Brevetées peu après la Grande guerre, les petites rondelles «unies pour la vie» avec les cyclistes furent fabriquées dès 1934 au bord du Loir. Un nom propre devenu… Très commun.

Devinette : qu’est-ce qui est né en même temps que le Tour de France ? Réponse : les rustines à vélo ! Une histoire à la fois simple et passionnante qui a fait d’un nom propre toujours bien connu et porté à La Chartre-sur-le-Loir… Un nom commun entré dans le langage courant.

Ces petites pastilles à languette dont l’usage est devenu évident sont, comme souvent, la réponse à un besoin. Au tout début du XXe, alors que le Tour de France vient de naître à l’initiative du journal L’Auto (ancêtre de L’Équipe), Louis Rustin est lui-même coureur amateur. Un sport tout nouveau qui passionne les jeunes de son époque. Il n’a que 23 ans et connaît, comme ses camarades, la galère des crevaisons sur les mauvaises routes autour de Paris.

rustines5 330 Testées en famille

Avec un camarade, Jean Larroque, il ouvre aux Batignolles (XVIIe arrondissement de Paris) une boutique-atelier de réparations et de rechapage des pneumatiques «pour tous véhicules», des bicyclettes aux premières voitures automobiles. Dès 1908, à Clichy, Paul Dournenjou, ingénieur chimiste, les rejoint pour imaginer une première invention à base de petits ronds de caoutchouc à coller : le «Dispositif pour éviter l’éclatement des pneumatiques». La réclame parle alors de «Réparation instantanée des chambres à air»… Une véritable innovation !

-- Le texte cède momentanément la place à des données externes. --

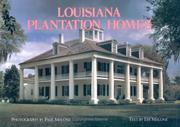 Cover of: Louisiana plantation homes, a return to splendor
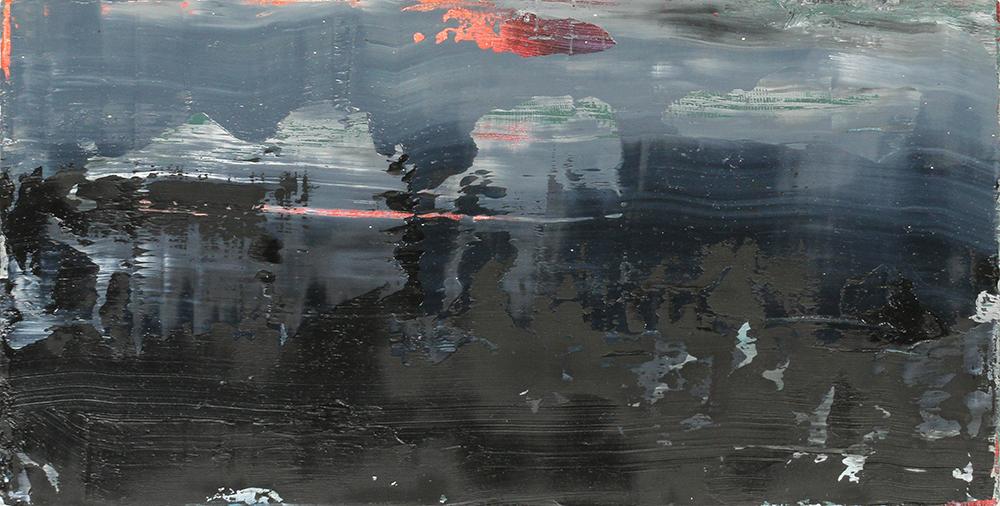 little black,oil on panel, 6 x 10.5 in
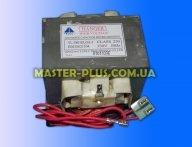 Транформатор высоковольтный LG EBJ38621104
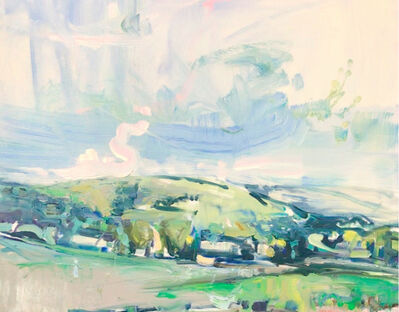 Susan McAlister, 'Grace in the Hilltops II', 2017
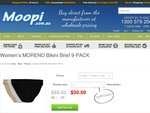 Moreno Women's 9-PACK of Bikini Briefs for ONLY $30 Plus Free Shipping!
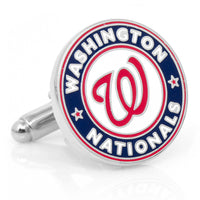 Washington Nationals Cufflinks-Cufflinks-Here Comes The Bling™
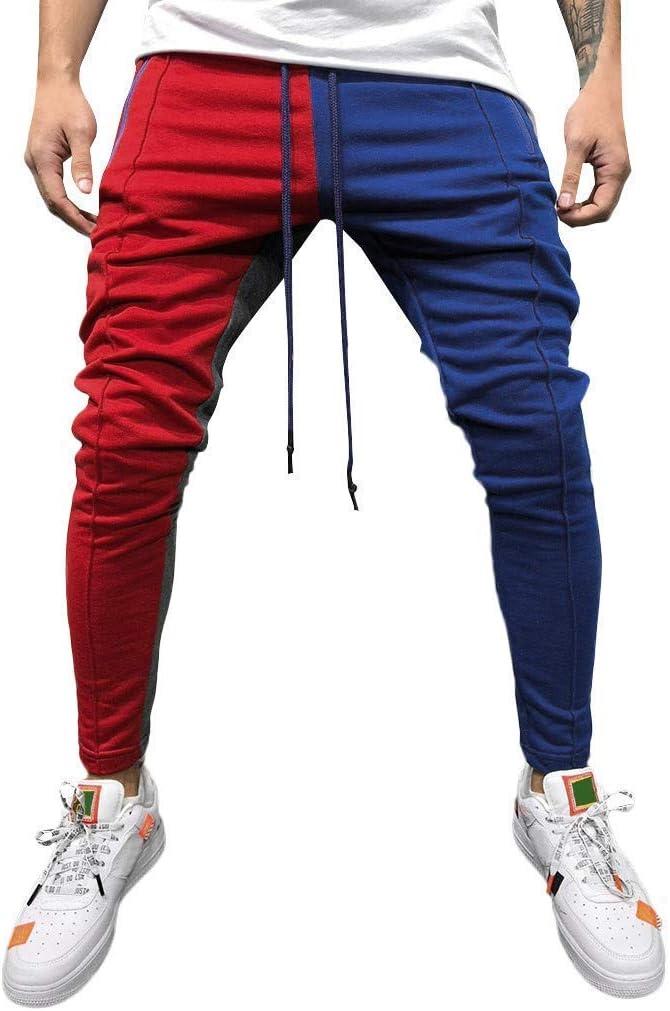 Pantalones Hombre Chandal Militar Moda 2020 Pantalones de chándal de Color Patchwork Sueltos para Hombre Pantalon de Lazo Joggers Pantalón de Trabajo Elasticos ✿Hanyixue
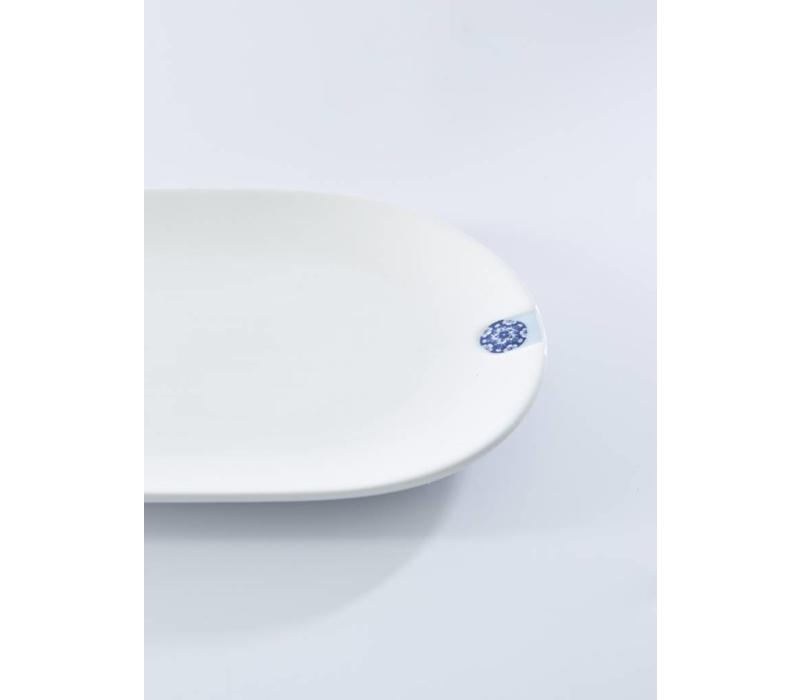 Oval Plate - Touch of Blue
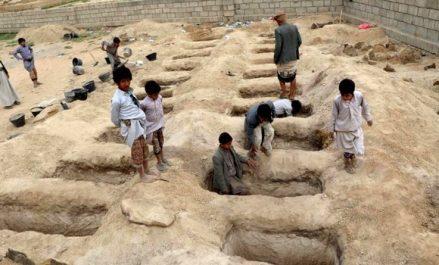 Yémen : le Conseil de sécurité tient une réunion après le raid qui a tué 29 enfants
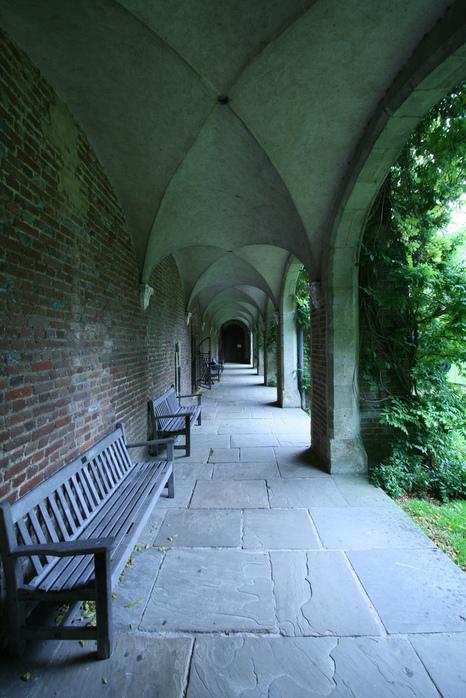 Замок Хёрстмонсо - Herstmonceux Castle 43986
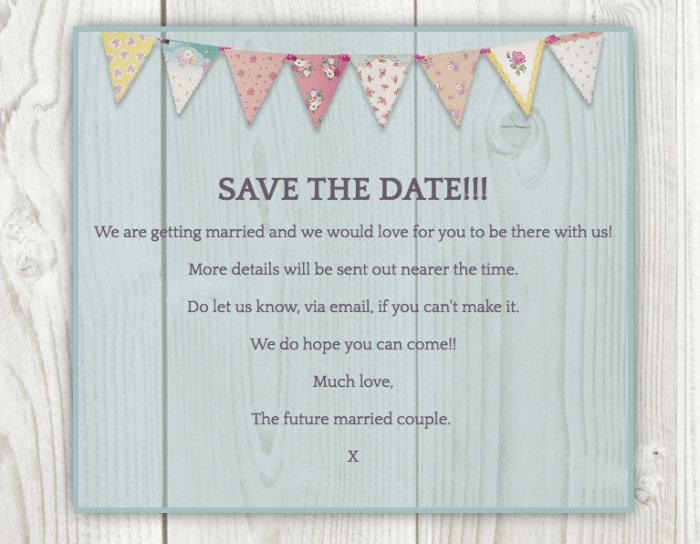 Email Save the date with bunting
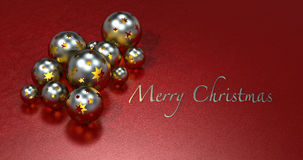 Christmas balls with ruby background Stock Photography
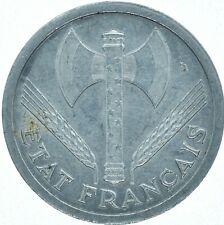 COIN / FRANCE / 2 FRANCS 1943  #WT16514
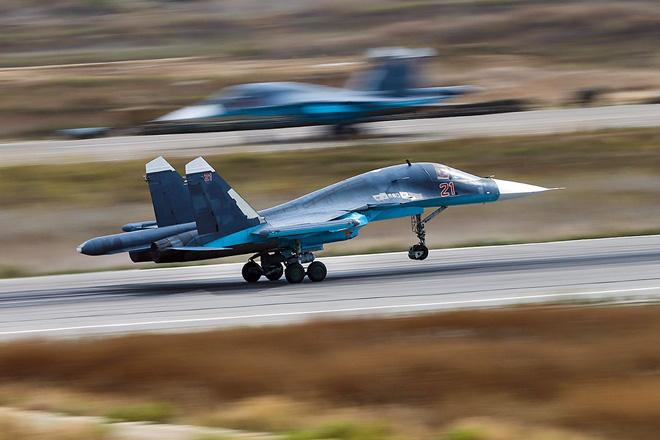 CẬP NHẬT: KQ Nga bất ngờ không kích nhầm vào QĐ Syria, thương vong lớn - Thảm họa lớn đã xảy ra? - Ảnh 17.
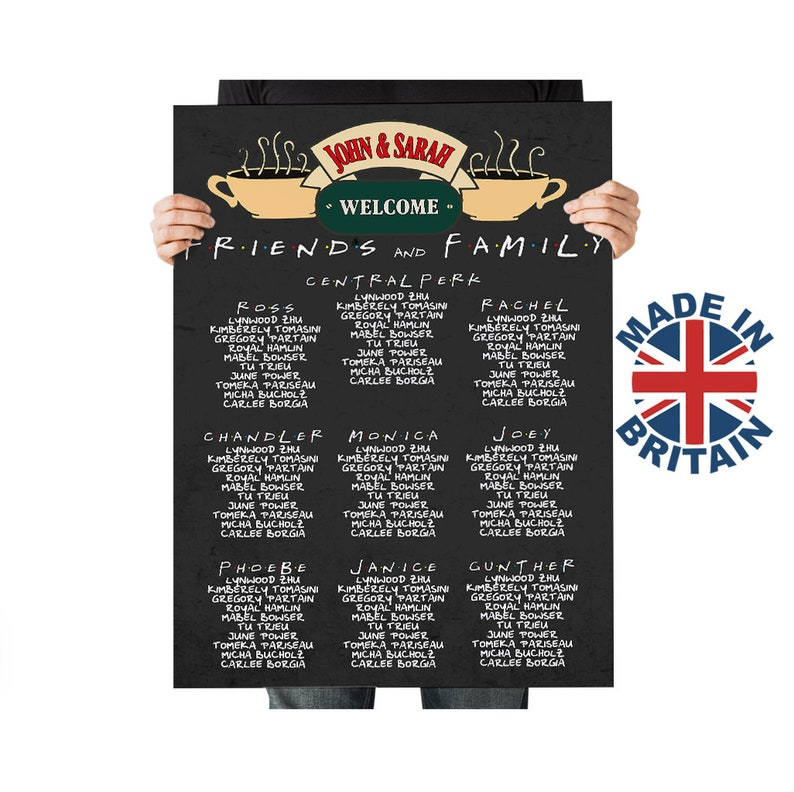 Friends TV Series Themed Wedding Seating Plan Personalised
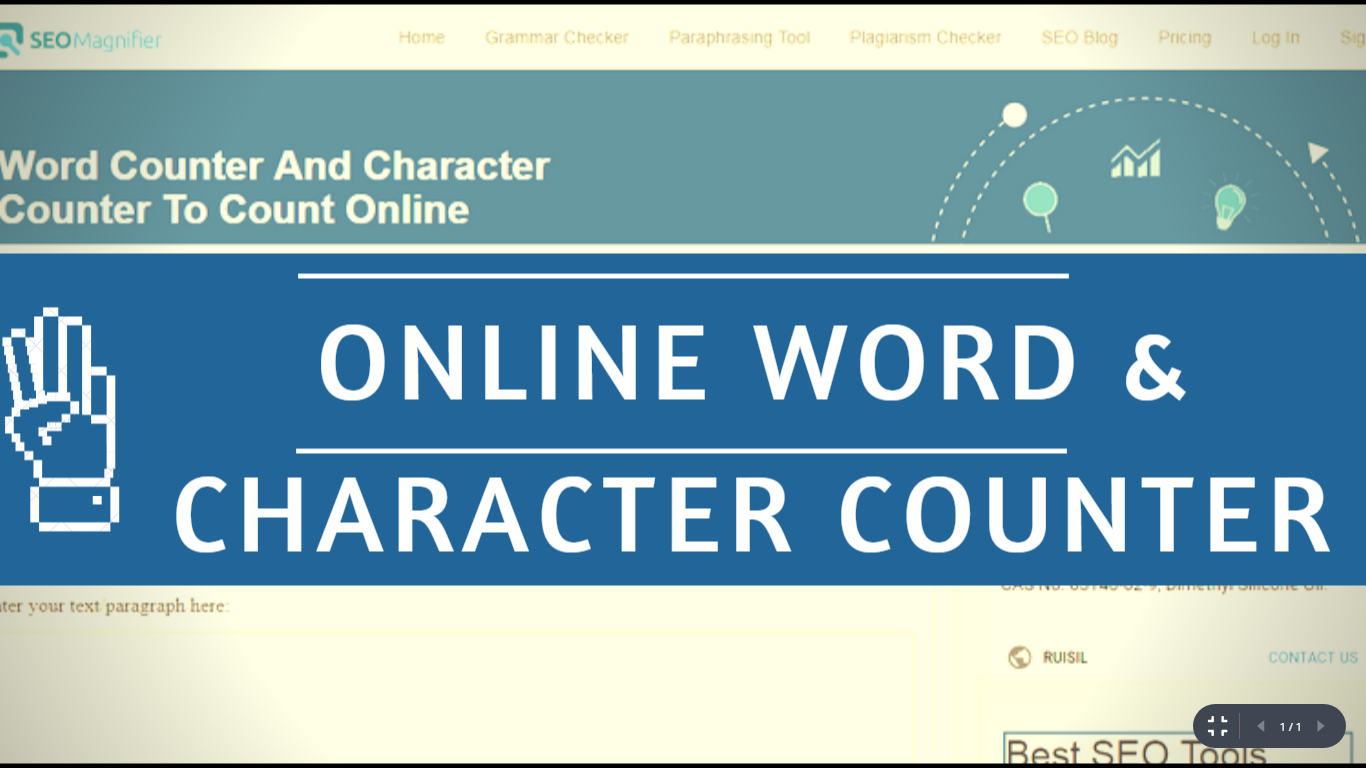 Online Word And Character Counter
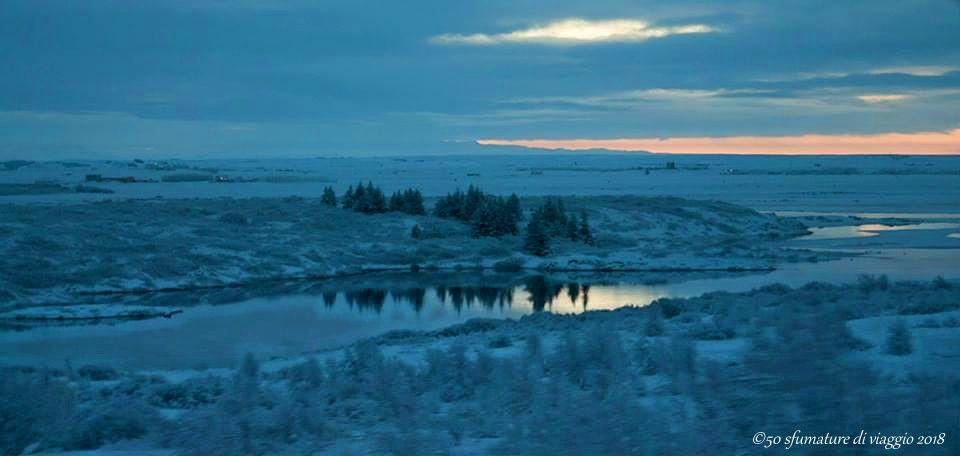 islanda lago2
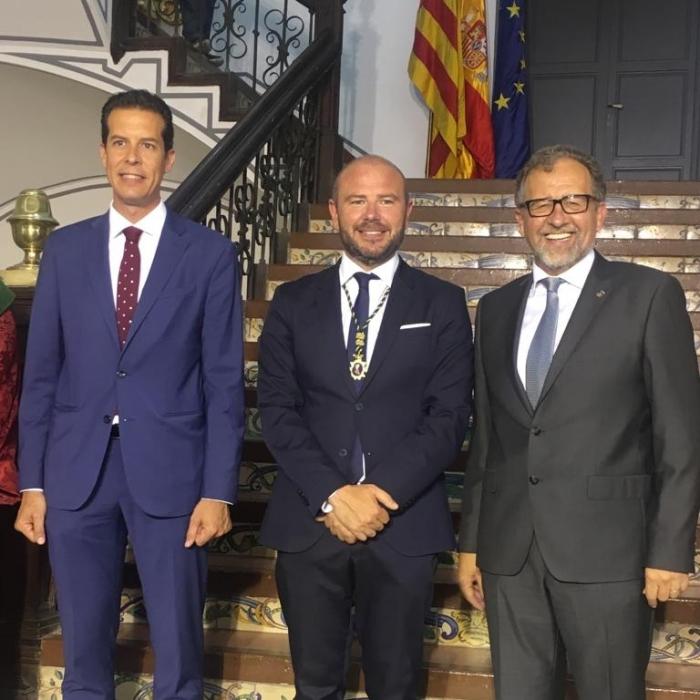 José Martí ha asistido al acto de constitución de la Diputación de Valencia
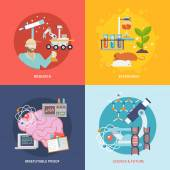 Science And Research Set — Stock Vector
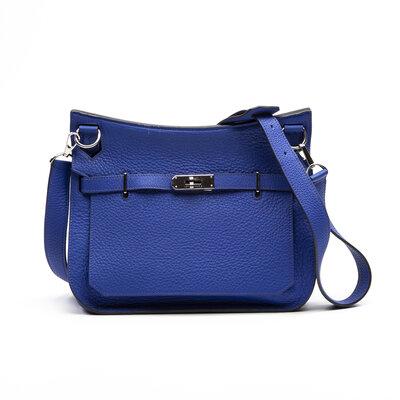 Bolsa Jypsiere Clemence Bleu Encre 30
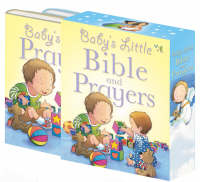 Baby's Little Bible and Prayers by Sarah Toulmin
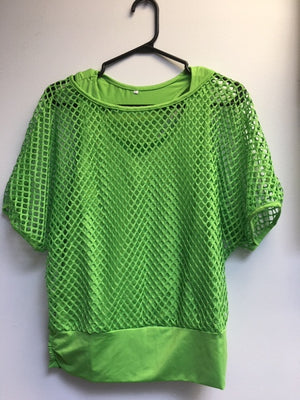 COSTUME RENTAL - Y213 1980's Mesh Shirt with attached Tank Top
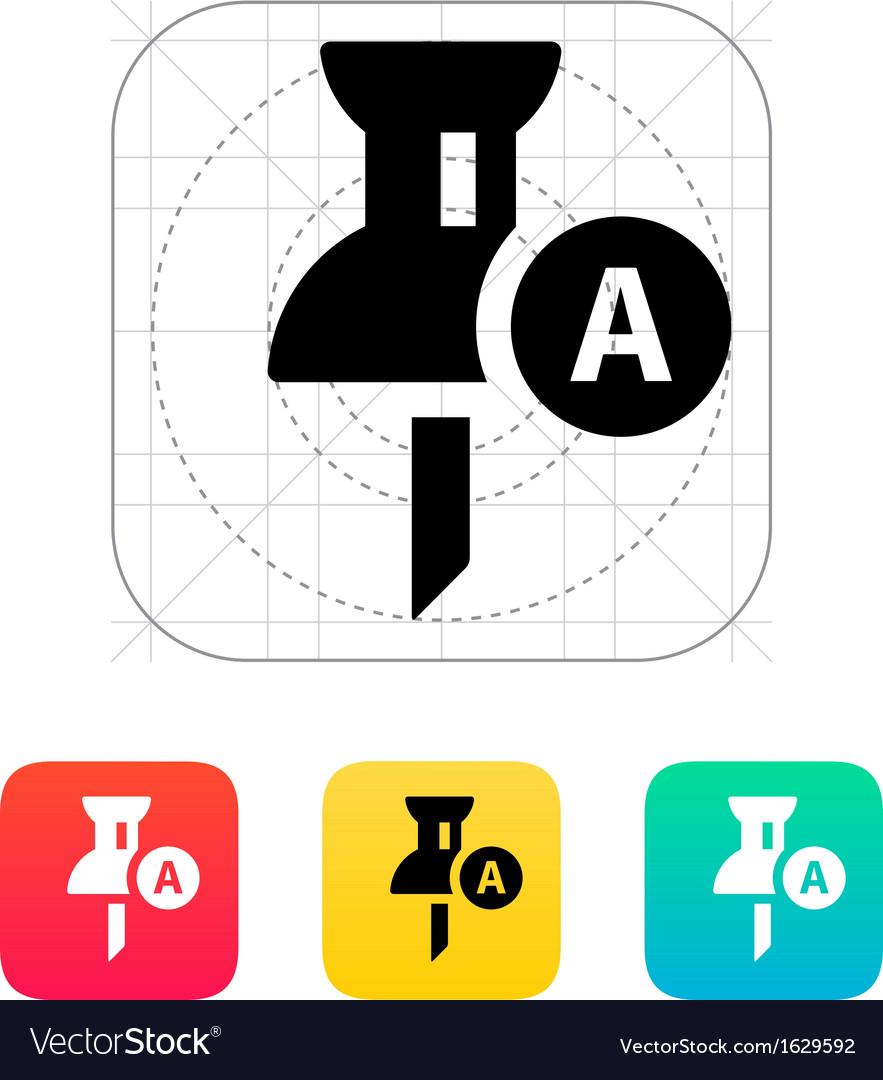 Geo tag pin icon vector | Price: 1 Credit (USD $1)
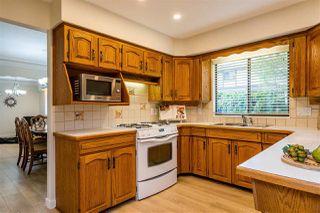Photo 7: 12465 KNOTTS Street in Maple Ridge: Northwest Maple Ridge House for sale : MLS®# R2299553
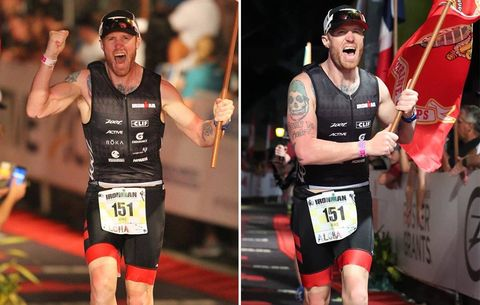 34d16341a7d This Former Marine Went from Battling Addiction to Racing the ...
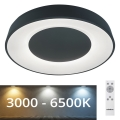 Rabalux - LED Dimmbare Deckenleuchte LED/38W/230V schwarz + RC 3000-6500K
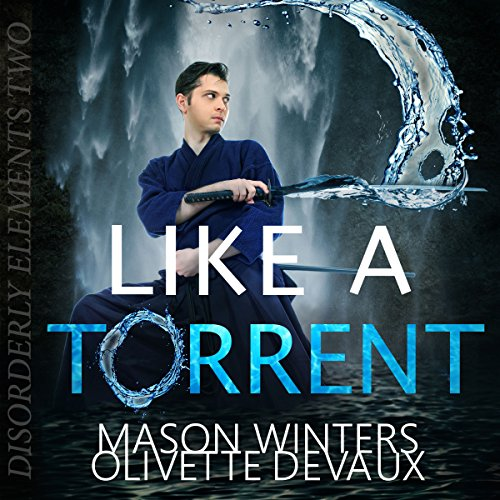 Like a Torrent     Disorderly Elements, Book 2              De :                                                                                                                                 Olivette Devaux,                                                                                        Mason Winters                               Lu par :                                                                                                                                 Kevin Chandler                      Durée : 6 h et 16 min     Pas de notations     Global 0,0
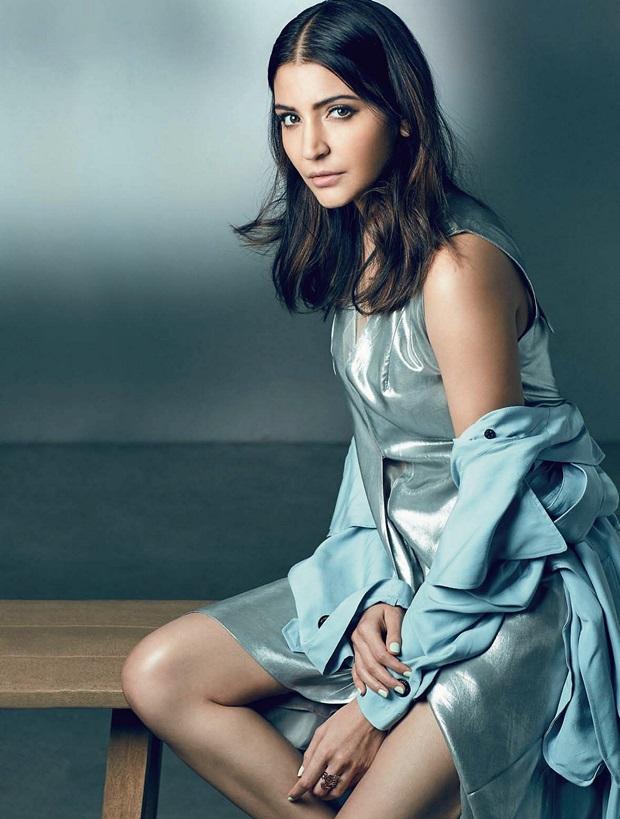 anushka-sharma-photoshoot-for-filmfare-magazine-august-2017- (2)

Passé la Grande guerre, Louis et ses amis poursuivent leurs recherches et les essais sur route. L’arrière-grand-père du dirigeant actuel (qui porte le même prénom) met à contribution toute sa petite famille pour rouler le dimanche et tester ce qu’ils baptiseront finalement les «Rustines». Dans la boîte dont tous les éléments sont brevetés en 1922, on trouve les rondelles à languette, le petit tube de colle «Dissolutine» et la «râpe» en papier de verre fin pour nettoyer le point de crevaison. Le succès grandit vite. Les millions de cyclistes connaissent les rustines qui, à l’usage, deviennent un nom commun. Le slogan «Unis pour la vie» fait mouche, mêlant astucieusement l’aspect inséparable de la chambre à air, du pédaleur et de son fournisseur.

Bourvil et « Rustine »

Dès 1934, Louis Rustin délocalise la production dans l’ancienne filature de Crousilles à La Chartre. Un site idéal, non seulement parce qu’il est équipé de turbines et qu’il ne manque pas de main-d’œuvre mais aussi pour la pêche sur le Loir dont il raffole. Les rustines sortent par millions de l’usine de La Chartre dynamisée par le plan Marshall, jusqu’à atteindre 30 millions d’unités par mois vers 1950  ! André Bourvil peut ainsi chanter sa «Môme Rustine» (1955) :

Elle travaillait dans une usine
Elle collait des petits morceaux
De caoutchouc à la sécotine
Pneu à pneu ça faisait des boyaux
(…)
On l’appelait la môme Rustine
Et dès les beaux jours à vélo
Elle passait par la porte Dauphine
Car porte St Cloud, on crève trop

… Une consécration pour la petite rondelle chartraine ! Aujourd’hui, le mot s’utilise aussi au figuré, quand on parle, par exemple, de coller une rustine sur un problème, signifiant ainsi une solution provisoire. Et pour l’anecdote, un Café-vélo de la ville d’Orange, lieu adapté aux nouvelles tendances, a choisi de s’appeler «La Rustine». L’aventure continue et Louis Rustin junior dirige une entreprise reconnue pour ses joints d’étanchéité dans le domaine des transports routiers, ferroviaires, aéronautiques, avec une avancée vers des matériaux plus vertueux.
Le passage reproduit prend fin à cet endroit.